Revision history for Lingua-Norms-SUBTLEX-0.06
0.06 2016.11.17
- case- and mark-sensitivity control introduced: Following what is used in the Perl module "Text::Levenshtein". By a "matching level" set in new() and via "set_eq()" method. The default remains to search case (and mark) insensitively.
- pos_all method added
- pos_ methods have added argument 'conform' to transliterate the file-given strings into common code.
- set_lang() and get_lang() methods introduced to query the datafile being used and to change it.
- frq_count, frq_opm, cd_count and cd_pct now return 0 rather than empty-string if the looked-up string was not found in the language file.
- all_strings now culls duplicates with uniq() after firstly ensuring have a non-empty string; given some empty lines and duplicate strings for different POS in some files; and then alphabetically sorts them.
- method "list_strings" renamed "select_strings" to avoid confusion with "all_strings", which also returns a list of strings.
- select_strings checks that value is defined for a language file, and that if retrieved it is numeric ahead of checking its range--in case the field is empty for a file (as seems to happen for cd_count with UK file).
- cv_pattern regex check in select_strings transliterates tested strings to ASCII to capture, say, 'é' in the string with just 'e' in the pattern.
- frq_sum method added and POD for related methods indicate that they all can be used to obtain descriptives of frq_count as well.
- POD documentation for stats methods corrected: "raw" should have been "opm", and there is no argument named "log".
- added a croak if "The requested value is not defined for the SUBTLEX-x corpus" of a particular language x.
- Dependency on File::Slurp removed in place of Path::Tiny.
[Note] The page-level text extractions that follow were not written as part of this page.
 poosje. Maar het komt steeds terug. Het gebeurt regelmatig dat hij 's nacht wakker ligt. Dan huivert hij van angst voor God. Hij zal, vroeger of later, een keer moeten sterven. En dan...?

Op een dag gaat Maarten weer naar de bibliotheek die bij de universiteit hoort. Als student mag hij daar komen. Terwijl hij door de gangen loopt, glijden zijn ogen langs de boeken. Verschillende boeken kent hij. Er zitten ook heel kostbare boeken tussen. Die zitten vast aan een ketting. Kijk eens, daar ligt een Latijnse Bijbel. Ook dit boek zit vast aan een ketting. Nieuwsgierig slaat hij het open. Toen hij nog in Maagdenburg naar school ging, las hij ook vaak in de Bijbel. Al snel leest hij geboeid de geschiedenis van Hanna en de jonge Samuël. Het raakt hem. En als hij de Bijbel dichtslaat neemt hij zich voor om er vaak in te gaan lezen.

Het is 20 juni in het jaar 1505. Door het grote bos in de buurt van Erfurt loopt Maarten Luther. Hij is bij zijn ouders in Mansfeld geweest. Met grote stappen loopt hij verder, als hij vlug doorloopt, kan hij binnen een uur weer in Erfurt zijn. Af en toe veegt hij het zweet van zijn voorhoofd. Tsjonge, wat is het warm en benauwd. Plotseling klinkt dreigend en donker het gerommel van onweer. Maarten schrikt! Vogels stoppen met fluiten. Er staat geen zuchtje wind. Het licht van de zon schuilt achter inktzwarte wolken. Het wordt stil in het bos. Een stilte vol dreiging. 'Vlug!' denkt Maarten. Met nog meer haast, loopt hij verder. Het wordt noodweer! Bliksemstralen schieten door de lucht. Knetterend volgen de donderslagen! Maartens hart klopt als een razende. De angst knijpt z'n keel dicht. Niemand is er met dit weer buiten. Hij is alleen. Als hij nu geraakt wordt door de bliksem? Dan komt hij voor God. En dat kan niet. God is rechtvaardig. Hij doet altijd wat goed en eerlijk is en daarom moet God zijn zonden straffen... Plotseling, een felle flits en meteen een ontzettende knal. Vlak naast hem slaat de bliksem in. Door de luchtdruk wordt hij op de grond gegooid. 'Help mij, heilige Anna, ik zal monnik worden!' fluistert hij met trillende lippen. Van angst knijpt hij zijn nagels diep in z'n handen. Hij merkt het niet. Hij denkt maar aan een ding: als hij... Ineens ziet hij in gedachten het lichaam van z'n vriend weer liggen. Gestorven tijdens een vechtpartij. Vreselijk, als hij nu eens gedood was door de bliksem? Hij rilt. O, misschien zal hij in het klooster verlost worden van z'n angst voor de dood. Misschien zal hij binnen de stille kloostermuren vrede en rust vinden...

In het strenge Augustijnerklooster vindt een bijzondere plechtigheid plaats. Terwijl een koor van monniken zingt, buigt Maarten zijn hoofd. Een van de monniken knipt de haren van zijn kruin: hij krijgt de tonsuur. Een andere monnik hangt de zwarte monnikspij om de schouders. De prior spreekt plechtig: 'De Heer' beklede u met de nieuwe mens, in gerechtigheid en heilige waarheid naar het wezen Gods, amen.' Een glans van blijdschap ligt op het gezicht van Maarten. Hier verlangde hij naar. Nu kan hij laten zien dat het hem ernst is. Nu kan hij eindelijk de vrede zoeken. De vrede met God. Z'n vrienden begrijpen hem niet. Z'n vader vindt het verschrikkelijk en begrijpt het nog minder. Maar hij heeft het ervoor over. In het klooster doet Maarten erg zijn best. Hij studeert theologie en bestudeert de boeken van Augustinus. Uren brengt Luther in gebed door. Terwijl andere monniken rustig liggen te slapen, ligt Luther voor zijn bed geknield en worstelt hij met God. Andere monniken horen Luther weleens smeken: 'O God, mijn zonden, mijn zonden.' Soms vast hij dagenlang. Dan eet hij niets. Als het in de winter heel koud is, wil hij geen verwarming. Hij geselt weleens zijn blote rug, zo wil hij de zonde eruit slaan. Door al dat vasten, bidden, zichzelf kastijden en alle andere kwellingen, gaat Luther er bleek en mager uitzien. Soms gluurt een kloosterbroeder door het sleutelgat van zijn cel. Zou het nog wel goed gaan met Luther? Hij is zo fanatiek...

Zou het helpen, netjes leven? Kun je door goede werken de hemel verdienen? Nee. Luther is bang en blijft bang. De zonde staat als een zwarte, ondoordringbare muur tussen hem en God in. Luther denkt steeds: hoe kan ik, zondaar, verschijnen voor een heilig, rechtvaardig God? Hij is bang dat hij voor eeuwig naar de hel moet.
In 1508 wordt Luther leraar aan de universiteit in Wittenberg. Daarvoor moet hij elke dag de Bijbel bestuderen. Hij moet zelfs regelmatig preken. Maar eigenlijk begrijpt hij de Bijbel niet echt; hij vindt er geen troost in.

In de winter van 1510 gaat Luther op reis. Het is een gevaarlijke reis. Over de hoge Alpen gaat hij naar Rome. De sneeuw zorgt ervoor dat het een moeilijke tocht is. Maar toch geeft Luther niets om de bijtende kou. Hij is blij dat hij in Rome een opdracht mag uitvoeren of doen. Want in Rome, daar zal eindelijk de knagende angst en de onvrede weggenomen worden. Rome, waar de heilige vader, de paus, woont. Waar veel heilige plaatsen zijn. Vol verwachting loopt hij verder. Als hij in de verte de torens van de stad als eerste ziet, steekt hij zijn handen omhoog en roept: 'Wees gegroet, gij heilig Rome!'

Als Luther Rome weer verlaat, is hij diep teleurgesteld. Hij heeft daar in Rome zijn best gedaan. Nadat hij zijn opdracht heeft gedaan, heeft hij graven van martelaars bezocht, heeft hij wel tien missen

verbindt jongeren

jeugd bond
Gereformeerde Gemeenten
- croak messages expanded to include statement of the method called.
- NL lang: need to specify _all or _min files; see table in POD
0.05 2015.02.28
- Added support for German SUBTLEX (language DE), in addition to NL, UK and US files.
0.04 2015.02.27
- Added support for UK and NL
0.03 2015.01.11
- Misc. code and doc clean-ups, including corrected version numbering and internal linking.
0.02 2015.01.10
- Added methods to directly retrieve the "contextual diversity" measures as percentage, and log of percentage.
- Corrected the calculation of mean Levenshtein Distance by the function on_ldist - it should not previously have been a public method. Two pre-installation tests, based on the example data in the Yarkoni et al. (2008) paper, have been added, ensuring that the method returns the correct values.
- Revised POD documentation, including doi links.
0.01 2014.08.08
First version, released on an unsuspecting world.